It literally took a tsunami, an earthquake and nuclear devastation in Japan, in the wake of Col. Muammer Gaddafi bombing both his own people and his oil pipelines into submission, to take some of the steam out of the rosy business press of the past 12 months. Although statistics support some fundamental improvement in the U.S. economy, and while the equity markets rebounded nicely from the nadir of March 2009, it sure does not feel like "happy days are here again."
Last year, that grim community known as "corporate recovery" was generally busy, but those professionals -- the bankruptcy attorneys, turnaround consultants, investment bankers and financial advisers who ply their trade working with troubled companies -- were not as busy as they had imagined back in the last quarter of 2009, especially considering that over 3,500 acquisitions by financial sponsors had closed between 2005 and September 2007, most using gobs of leverage to complete those transactions.

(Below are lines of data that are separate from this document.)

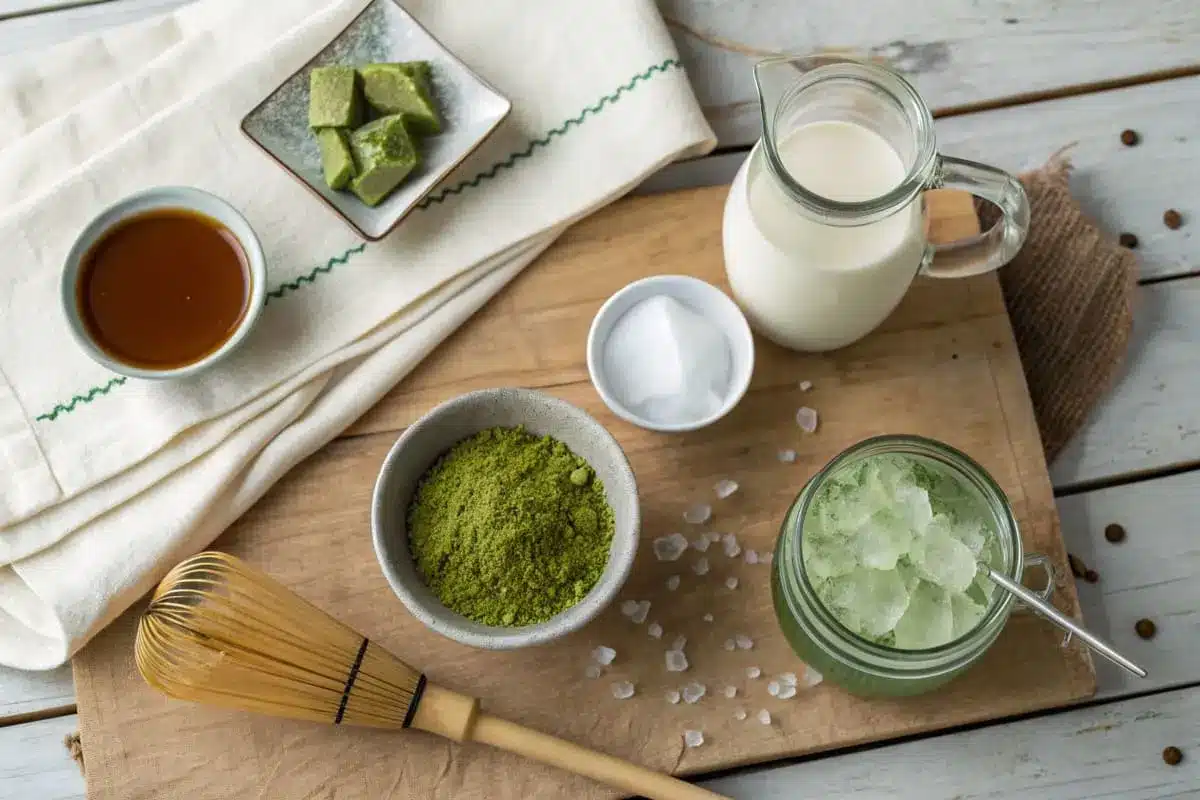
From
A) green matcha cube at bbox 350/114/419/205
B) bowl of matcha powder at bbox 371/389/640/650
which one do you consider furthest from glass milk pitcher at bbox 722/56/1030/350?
green matcha cube at bbox 350/114/419/205

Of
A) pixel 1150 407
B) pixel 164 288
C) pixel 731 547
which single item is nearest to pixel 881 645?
pixel 731 547

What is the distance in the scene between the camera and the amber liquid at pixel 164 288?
109cm

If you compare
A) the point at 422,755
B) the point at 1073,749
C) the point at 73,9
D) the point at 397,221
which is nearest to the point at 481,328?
the point at 397,221

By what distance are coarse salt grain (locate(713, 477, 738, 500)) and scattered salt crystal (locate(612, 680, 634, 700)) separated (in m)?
0.22

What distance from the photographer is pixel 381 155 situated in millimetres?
1093

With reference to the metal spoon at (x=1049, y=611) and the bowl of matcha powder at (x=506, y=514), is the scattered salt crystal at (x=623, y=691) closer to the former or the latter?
the bowl of matcha powder at (x=506, y=514)

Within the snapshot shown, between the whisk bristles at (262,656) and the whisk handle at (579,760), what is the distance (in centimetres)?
8

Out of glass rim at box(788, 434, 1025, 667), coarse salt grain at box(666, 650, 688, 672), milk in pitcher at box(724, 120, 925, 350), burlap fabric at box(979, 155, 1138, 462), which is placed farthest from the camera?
burlap fabric at box(979, 155, 1138, 462)

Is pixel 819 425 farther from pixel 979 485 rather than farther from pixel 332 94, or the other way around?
pixel 332 94

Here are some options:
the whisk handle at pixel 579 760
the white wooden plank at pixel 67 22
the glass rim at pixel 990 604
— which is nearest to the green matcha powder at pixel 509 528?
the whisk handle at pixel 579 760

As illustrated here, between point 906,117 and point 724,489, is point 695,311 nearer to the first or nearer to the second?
point 724,489

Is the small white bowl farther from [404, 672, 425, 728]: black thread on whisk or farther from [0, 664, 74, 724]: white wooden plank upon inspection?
A: [0, 664, 74, 724]: white wooden plank

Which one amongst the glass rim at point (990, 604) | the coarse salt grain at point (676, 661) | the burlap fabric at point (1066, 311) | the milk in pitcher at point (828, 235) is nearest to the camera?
the glass rim at point (990, 604)

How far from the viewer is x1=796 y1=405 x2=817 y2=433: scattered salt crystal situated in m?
1.14
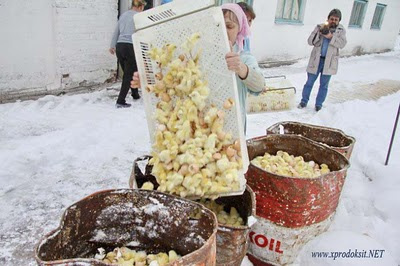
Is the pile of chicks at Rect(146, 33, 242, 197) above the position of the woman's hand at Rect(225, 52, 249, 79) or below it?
below

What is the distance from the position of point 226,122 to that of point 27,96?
5082mm

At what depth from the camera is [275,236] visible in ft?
8.35

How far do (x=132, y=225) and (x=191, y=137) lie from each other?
0.59 metres

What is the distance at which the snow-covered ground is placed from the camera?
9.75 ft

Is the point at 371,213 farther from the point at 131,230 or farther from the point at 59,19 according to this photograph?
the point at 59,19

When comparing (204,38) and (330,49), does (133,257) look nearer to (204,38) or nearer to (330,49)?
(204,38)

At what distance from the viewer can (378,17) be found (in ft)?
55.3

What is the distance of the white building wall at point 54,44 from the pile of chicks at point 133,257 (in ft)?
15.9

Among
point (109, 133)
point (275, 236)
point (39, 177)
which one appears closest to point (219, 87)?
point (275, 236)

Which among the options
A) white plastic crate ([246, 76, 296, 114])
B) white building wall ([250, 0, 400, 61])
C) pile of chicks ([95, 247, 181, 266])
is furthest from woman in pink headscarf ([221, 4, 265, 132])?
white building wall ([250, 0, 400, 61])

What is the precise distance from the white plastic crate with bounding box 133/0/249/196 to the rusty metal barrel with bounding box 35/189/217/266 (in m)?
0.33

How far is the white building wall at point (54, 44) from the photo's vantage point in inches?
220

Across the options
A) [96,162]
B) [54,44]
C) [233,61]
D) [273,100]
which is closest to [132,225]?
[233,61]

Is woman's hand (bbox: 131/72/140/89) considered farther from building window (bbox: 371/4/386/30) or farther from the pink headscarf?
building window (bbox: 371/4/386/30)
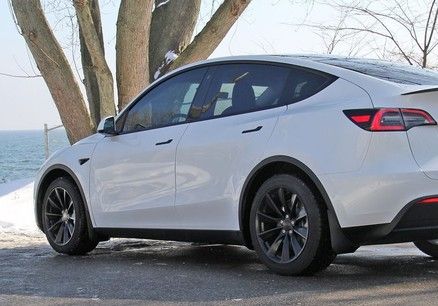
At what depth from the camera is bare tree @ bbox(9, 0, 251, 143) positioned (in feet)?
35.5

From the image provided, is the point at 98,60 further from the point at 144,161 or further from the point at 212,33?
the point at 144,161

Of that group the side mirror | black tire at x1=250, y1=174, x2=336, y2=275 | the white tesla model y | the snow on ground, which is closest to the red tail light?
the white tesla model y

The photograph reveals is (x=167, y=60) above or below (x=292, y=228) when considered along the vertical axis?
above

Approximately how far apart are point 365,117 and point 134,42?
6116 millimetres

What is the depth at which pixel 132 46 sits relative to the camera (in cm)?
1085

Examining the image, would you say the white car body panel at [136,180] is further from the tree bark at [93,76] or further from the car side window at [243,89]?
the tree bark at [93,76]

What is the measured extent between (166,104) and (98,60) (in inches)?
174

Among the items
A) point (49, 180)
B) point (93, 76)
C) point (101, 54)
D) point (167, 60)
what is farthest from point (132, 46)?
point (49, 180)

Of course, we suspect that corporate recovery professionals overlooked the incentives that U.S. lenders had during the Troubled Asset Relief Program age to "amend, extend and pretend" that loans were indeed performing, covenants and maturities be damned, allowing the passage of time to improve the troubled banking system by allowing a liberal and cooperative approach on loan terms and accommodations.
Credit markets have improved. For better-quality credits with solid financial sponsors, new lenders have been increasingly interested in delivering very competitive proposals. New deals also seem to have nice momentum.
However, for the storied, hairy or troubled situation, senior debt markets continue to be uninviting and daunting. Now that banks have materially stronger balance sheets, many of these "permanent debt" situations are getting abruptly kicked out of the amend-and-extend club.
Looking at U.S. business cycles over the past 30 years, GDP growth has followed a U-shaped recovery that has thus far been absent from the Great Recession. While the business press has been emphasizing the positive (for example, improvements in consumer confidence and purchasing managers indexes), the broad U.S. economy has been slow to respond, and it seems well behind the rebound in public equity markets. Beginning with the subprime contagion in August 2007, the roots of the Great Recession undermined confidence in the U.S. financial system. Wall Street was vilified by politicians, the media and Main Street, and the U.S. government dumped unprecedented resources to prop up a number of rogue financial institutions within the international economy.
While Federal Reserve Chairman Ben Bernanke recently assured us that the economy indeed is statistically growing, the recession is over and that the employment situation will improve over the next five years, it certainly looks like we are not out of the woods quite yet, and it looks like another tough and rough year, especially for the middle market.
The middle market, defined as companies with sales below $1 billion, is a consistent driver of economic and employment growth, and serious hurdles remain for these companies, including a general lack of business confidence, reflecting the uncertainty in the political environment and tax policies until the next general election.
So, too, many U.S. consumers remain challenged, with high unemployment or underemployment, high household debt levels and the stubborn uncertainty in the housing market that after three years has still not stabilized in many markets. Similarly, some $1.8 trillion of commercial real estate loans are maturing, yet because valuation has materially declined, two-thirds of these loans cannot be underwritten.
Finally, as the scenes in Wisconsin starkly remind us, nearly all local and state governments face serious budget shortfalls, exacerbated by the unfunded public pension mess.
So what shape is your recovery? Although a few pundits have argued for the longer, "bathtub-shaped" recovery, the W-shaped or double-dip remains a real possibility with each increase in the price of oil. Perhaps we are facing what Edward Altman, professor of finance at the Stern School of Business of New York University, calls the "inverted square-root-shaped" recovery, aka the Japanese economic cycle of the past two decades, before we witness material improvement in the U.S. business climate.
So those of us in the corporate recovery community look to be quite productive for another 12 to 18 months, as the "woods are lovely, dark, and deep," while middle-market management teams have "miles to go" before U.S. business climate improves.
Jeffrey R. Manning is managing director at BDO Capital Advisors LLC and is the group head of the special-situations practice.